| What this task involves |
Whenever "antlered" occurs in a line of the material, list that line.

| Materials provided |
- Opening Delimiter -
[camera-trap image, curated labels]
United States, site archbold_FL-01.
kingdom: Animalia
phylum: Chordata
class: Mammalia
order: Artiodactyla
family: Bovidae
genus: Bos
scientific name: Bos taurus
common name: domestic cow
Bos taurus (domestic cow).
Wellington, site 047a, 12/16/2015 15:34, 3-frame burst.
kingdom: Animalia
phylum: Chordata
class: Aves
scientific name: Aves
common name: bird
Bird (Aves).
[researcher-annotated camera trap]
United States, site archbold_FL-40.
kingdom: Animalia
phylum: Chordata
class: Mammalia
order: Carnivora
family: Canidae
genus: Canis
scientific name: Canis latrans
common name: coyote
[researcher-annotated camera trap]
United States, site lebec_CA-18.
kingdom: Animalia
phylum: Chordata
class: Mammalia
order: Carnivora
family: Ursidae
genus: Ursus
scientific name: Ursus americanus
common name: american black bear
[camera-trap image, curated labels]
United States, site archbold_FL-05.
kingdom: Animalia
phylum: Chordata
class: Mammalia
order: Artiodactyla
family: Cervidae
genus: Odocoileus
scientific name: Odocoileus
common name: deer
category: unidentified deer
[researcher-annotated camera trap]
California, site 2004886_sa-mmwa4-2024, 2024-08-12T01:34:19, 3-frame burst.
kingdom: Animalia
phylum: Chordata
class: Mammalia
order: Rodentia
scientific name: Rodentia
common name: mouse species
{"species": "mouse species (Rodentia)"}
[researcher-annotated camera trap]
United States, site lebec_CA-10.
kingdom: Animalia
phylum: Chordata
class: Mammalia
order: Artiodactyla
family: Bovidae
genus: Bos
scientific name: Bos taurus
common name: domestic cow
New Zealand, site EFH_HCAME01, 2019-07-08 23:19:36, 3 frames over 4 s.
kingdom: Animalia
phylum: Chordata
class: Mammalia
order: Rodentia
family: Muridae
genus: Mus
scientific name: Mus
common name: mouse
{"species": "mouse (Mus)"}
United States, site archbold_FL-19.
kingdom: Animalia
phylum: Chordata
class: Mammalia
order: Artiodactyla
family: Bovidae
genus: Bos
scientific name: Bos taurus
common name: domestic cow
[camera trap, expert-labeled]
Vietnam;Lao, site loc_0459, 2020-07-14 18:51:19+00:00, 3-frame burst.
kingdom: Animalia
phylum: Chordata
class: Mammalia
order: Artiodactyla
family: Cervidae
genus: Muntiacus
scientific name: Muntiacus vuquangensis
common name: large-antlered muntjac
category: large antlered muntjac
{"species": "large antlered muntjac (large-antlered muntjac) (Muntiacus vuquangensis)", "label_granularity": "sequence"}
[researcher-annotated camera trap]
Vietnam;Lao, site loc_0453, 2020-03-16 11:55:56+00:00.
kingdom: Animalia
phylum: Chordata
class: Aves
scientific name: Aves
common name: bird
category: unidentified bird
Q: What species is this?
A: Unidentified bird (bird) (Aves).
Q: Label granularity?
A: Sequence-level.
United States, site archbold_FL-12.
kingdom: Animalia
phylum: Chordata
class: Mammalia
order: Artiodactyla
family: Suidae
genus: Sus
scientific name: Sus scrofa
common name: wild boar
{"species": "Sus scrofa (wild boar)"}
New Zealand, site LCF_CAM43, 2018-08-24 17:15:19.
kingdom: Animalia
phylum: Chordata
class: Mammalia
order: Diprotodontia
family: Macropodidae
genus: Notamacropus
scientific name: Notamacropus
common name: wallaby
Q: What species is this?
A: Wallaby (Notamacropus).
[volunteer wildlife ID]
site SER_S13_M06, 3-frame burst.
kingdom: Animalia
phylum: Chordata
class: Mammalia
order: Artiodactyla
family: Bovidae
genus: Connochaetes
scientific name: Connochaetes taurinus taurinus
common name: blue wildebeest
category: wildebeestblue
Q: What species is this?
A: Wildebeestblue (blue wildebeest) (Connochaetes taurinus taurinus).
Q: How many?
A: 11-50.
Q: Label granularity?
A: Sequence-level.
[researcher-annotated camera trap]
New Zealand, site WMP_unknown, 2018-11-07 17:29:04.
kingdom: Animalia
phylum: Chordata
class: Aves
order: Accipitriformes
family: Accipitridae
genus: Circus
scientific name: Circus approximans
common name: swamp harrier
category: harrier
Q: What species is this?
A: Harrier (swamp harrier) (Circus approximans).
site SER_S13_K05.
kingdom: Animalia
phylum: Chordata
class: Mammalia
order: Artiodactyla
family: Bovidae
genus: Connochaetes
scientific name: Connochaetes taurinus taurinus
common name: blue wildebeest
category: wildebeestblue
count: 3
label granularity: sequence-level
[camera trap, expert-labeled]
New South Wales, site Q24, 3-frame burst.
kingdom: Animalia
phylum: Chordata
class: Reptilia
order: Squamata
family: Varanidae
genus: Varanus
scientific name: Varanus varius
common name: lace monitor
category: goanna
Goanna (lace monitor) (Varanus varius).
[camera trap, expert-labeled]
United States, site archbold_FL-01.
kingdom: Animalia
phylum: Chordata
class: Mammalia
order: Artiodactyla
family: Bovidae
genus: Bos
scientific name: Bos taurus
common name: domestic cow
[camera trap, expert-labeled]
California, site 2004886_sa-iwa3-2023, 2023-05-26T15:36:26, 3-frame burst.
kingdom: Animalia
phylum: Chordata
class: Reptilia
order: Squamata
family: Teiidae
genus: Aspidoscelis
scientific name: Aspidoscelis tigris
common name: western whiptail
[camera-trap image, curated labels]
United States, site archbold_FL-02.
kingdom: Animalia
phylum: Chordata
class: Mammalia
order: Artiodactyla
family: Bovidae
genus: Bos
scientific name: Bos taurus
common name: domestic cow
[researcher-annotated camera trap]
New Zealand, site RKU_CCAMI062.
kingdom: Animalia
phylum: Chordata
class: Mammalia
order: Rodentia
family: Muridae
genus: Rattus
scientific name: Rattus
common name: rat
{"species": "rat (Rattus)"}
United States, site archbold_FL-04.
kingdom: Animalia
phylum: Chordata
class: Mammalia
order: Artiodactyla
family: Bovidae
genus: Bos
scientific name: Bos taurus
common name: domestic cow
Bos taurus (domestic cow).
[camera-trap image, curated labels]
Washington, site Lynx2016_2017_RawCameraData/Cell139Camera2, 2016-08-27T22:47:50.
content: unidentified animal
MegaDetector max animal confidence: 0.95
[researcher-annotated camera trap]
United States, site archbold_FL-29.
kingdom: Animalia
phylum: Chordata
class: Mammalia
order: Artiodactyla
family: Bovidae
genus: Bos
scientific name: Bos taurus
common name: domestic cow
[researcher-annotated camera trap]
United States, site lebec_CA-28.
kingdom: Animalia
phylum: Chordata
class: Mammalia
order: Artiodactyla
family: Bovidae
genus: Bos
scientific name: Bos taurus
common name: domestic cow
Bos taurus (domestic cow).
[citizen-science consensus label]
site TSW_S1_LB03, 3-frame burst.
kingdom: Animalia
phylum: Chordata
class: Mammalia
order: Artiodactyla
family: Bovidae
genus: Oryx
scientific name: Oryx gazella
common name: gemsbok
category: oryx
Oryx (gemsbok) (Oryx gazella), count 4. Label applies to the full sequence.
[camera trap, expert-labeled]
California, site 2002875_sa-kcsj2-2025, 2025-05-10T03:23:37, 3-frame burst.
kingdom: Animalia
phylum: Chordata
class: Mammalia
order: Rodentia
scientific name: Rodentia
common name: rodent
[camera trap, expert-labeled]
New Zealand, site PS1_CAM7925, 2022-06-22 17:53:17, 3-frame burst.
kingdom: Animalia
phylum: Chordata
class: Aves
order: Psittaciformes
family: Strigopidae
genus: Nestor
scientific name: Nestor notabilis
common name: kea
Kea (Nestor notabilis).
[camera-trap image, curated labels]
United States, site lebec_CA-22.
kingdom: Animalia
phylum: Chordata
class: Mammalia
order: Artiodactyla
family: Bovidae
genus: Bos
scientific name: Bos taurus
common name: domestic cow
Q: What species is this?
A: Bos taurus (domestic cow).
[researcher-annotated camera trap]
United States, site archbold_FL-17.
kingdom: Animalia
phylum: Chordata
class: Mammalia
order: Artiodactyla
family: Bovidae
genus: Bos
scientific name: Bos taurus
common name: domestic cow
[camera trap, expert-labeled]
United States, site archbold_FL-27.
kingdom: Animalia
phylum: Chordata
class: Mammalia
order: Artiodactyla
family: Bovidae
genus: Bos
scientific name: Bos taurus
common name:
- Closing Delimiter -
| Output |
common name: large-antlered muntjac
category: large antlered muntjac
{"species": "large antlered muntjac (large-antlered muntjac) (Muntiacus vuquangensis)", "label_granularity": "sequence"}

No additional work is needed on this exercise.